Q. Is it possible that someone could be so mentally ill, in some form or another, that the reality is so off base, that the person may not know he or she is lying?
It is very rare.
A person with alzheimer's, for example, might perseverate on something from 30 years ago, but speak as if it was a present tense issue, without being deceptive.
"I am going to see my wife" said an alzheimer's patient, even though she had been dead for 20 years. "We are going to the movies later today."
His sentence structure does not show deception.
This is similar to the repetition of a lie.

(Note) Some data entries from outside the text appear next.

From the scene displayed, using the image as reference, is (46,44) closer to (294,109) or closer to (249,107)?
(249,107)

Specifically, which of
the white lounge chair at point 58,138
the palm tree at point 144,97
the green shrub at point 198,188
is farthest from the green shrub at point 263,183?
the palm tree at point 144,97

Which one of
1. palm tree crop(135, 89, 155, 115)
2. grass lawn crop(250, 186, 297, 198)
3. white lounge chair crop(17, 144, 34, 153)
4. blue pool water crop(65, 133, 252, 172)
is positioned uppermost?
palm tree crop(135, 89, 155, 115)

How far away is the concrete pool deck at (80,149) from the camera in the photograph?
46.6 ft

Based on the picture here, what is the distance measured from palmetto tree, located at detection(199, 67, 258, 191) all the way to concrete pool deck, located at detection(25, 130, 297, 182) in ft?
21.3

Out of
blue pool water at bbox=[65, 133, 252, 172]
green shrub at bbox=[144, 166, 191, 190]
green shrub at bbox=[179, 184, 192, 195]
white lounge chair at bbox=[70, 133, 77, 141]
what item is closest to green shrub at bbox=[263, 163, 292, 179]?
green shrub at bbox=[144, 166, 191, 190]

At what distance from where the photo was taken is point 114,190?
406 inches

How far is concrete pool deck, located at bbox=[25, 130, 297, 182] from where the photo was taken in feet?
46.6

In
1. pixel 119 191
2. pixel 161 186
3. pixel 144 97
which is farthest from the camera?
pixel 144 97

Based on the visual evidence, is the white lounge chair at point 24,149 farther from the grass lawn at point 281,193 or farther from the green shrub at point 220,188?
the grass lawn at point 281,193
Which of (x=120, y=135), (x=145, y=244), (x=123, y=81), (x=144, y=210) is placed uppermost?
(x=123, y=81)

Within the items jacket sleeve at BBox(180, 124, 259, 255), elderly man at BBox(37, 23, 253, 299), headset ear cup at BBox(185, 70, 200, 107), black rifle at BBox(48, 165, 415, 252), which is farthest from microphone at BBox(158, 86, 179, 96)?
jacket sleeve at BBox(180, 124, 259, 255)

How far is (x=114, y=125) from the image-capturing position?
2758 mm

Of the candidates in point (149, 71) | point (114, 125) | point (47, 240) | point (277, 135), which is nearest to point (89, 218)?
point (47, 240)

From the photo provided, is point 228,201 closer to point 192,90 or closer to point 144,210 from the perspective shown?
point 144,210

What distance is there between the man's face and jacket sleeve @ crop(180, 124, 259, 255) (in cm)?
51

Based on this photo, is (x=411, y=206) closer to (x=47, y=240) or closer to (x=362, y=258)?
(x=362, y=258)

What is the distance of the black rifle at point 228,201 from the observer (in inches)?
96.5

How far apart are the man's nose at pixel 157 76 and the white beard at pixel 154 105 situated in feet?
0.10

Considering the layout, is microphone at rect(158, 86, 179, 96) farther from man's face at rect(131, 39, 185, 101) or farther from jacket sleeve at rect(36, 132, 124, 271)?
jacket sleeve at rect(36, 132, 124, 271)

I inform the subject that I drive a blue car, but I do not own a blue car. The subject later says "Pete drives a blue car", and there is nothing within the language to indicate that the subject is deceptive.
People with brain damage, adult mental retardation, or adult autism may function in a way in which the brain does not process language like the rest of the population.
For example, a 50 year old woman with brain damage from a car accident when she was 7 years old may have the functioning level of a 7 year old, but a social worker trained in interviewing children may not find that an interview with the woman works the same as a normally developed 7 year old child, replete with a strong grasp on verb tenses. The reference point for adults with brain injuries, retardation, autism, or other issues may not apply.
Reader, have you had an elderly loved one slip into a state of forgetfulness where conversations of the past were spoken of as if present?
With deception in analysis, there is an intent to deceive that our process picks up. The subject has a need to deceive and will deliberately skip over time, or avoid answering questions.
When someone suffers from alzheimer's or has had a serious brain injury, the language is the picture taken by their mind's camera, the brain.
If the brain is damaged, the 'camera' being injured or diseased, the picture (the language) will reflect this very thing.